◆ **EXCERPTED DATA**

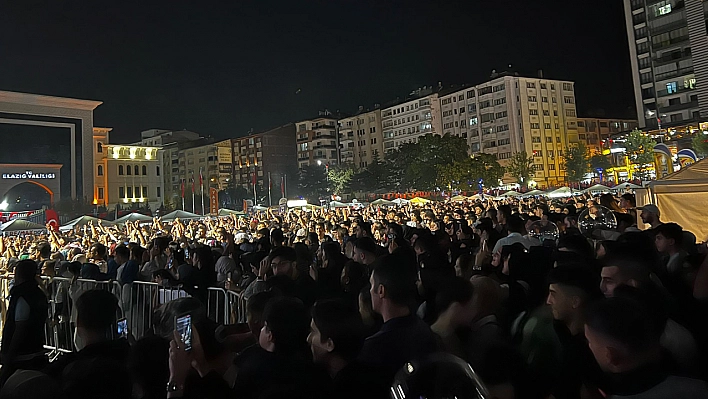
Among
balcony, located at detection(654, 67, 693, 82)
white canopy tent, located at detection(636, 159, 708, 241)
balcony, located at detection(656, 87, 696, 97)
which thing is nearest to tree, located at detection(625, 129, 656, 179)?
balcony, located at detection(656, 87, 696, 97)

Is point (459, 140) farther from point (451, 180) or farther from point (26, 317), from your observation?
point (26, 317)

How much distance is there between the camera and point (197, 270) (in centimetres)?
766

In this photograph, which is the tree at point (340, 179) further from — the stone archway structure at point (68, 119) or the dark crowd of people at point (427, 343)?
the dark crowd of people at point (427, 343)

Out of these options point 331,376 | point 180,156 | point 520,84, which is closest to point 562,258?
point 331,376

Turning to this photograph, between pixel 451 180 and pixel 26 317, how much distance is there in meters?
57.8

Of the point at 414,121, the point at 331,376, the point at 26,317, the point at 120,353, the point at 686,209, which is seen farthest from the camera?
the point at 414,121

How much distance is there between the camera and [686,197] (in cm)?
1167

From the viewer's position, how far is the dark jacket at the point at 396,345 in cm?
269

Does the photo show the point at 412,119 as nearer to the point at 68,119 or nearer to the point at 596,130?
the point at 596,130

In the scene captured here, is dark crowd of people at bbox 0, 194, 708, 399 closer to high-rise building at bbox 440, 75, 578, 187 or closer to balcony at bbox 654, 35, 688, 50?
balcony at bbox 654, 35, 688, 50

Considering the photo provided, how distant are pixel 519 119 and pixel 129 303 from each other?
→ 84.3m

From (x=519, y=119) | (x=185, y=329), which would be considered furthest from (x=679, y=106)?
(x=185, y=329)

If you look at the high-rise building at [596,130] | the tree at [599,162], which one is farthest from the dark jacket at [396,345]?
the high-rise building at [596,130]

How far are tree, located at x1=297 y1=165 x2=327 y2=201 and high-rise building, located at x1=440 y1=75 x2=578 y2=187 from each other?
990 inches
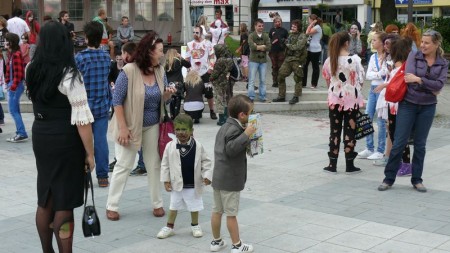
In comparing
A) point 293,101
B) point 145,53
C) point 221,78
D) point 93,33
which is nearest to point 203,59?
point 221,78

◆ **WHAT IS REQUIRED**
Rewrite the listing with "dark jacket" changed to "black coat" throughout and everything else kept the same, and leave out the pictures.

◆ **TASK RESPONSE**
Among
balcony, located at detection(654, 67, 693, 82)
white canopy tent, located at detection(636, 159, 708, 241)
balcony, located at detection(656, 87, 696, 97)
which thing is nearest to tree, located at detection(625, 129, 656, 179)?
balcony, located at detection(656, 87, 696, 97)

Is point (459, 140) farther from point (451, 180) or farther from point (26, 317), from your observation?
point (26, 317)

How much distance is there between the camera and point (197, 270) (in centimetres)?
766

In this photograph, which is the tree at point (340, 179) further from — the stone archway structure at point (68, 119) or the dark crowd of people at point (427, 343)?
the dark crowd of people at point (427, 343)

Out of these options point 331,376 | point 180,156 | point 520,84, which is closest to point 562,258?
point 331,376

Turning to this photograph, between pixel 451 180 and pixel 26 317, how much distance is there in meters?
57.8

Of the point at 414,121, the point at 331,376, the point at 26,317, the point at 120,353, the point at 686,209, which is seen farthest from the camera?
the point at 414,121

How much distance is there between the camera and [686,197] (in cm)?
1167

From the viewer's position, how far is the black coat at the point at 396,345 in cm?
269

Does the photo show the point at 412,119 as nearer to the point at 68,119 or nearer to the point at 596,130?
the point at 596,130

In the scene captured here, is dark crowd of people at bbox 0, 194, 708, 399 closer to high-rise building at bbox 440, 75, 578, 187 or closer to balcony at bbox 654, 35, 688, 50?
balcony at bbox 654, 35, 688, 50

Considering the photo provided, how distant are pixel 519 119 and pixel 129 303 from each other?
→ 84.3m

From (x=519, y=119) | (x=185, y=329), which would be considered furthest from (x=679, y=106)?
(x=185, y=329)

If you look at the high-rise building at [596,130] | the tree at [599,162], which one is farthest from the black coat at [396,345]?
the high-rise building at [596,130]

How far are tree, located at x1=297 y1=165 x2=327 y2=201 and high-rise building, located at x1=440 y1=75 x2=578 y2=187 from each other?
990 inches
In comparing
A) point 293,101
B) point 145,53
C) point 221,78
D) point 93,33
which is nearest to point 203,59?
point 221,78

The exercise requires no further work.